スキルに関して1日目のセッションで行う「フレームワーク」を使ったマクロ・ミクロの環境分析に対しての反響が大変大きいですね。マーケティング関連部門の部長にとっては基本なので、彼らの反応はそれほどでもないですが、「STP」「5Force」「SWOT」などを使っての分析はそれ以外の部門の部長には新鮮な経験です。経済雑誌などで読んで知っていたとしても実際にやってみるのは初めてという方もいらっしゃいます。最初はとっつきにくく感じる方もいますが、しかしフレームワークで分析していることは、どの部長もこれまで暗黙の裡に実務上で実施されていることが多いと思います。顧客や競合、取引先のことを考えて仕事をすすめているはずだからです。そこでフレームワークというツールを使うことで「今までやってきたことはこういうことだったのか」と普遍的な方法として認識することができて納得される。「部門でも使っていきたい」という声も多く寄せられます。

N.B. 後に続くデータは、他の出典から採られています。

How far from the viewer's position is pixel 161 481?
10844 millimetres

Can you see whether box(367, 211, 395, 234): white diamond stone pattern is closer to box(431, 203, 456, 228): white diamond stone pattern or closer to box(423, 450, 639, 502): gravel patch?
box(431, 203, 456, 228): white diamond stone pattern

3日目の「課長指導のロールプレイ」のセッションも盛り上がります。
「問題に直面している課長をどう指導していくか」という課題に対し、グループごとに全員が部長役、課長役を演じ、他の人たちのロールプレイを見てフィードバックします。ほかの部長がどんな指導やアドバイスをするか、どこでうなずいていたかなど非常に細かい点こそが参考になるようです。また、部長や課長の役を演じることで「もっと一人ひとりの課長に関心を持って接し、それぞれに合った育成計画を考えるべきだった」といった、それまでの自身のコミュニケーションの取り方を反省したり、気づきを得る方もいらっしゃいます。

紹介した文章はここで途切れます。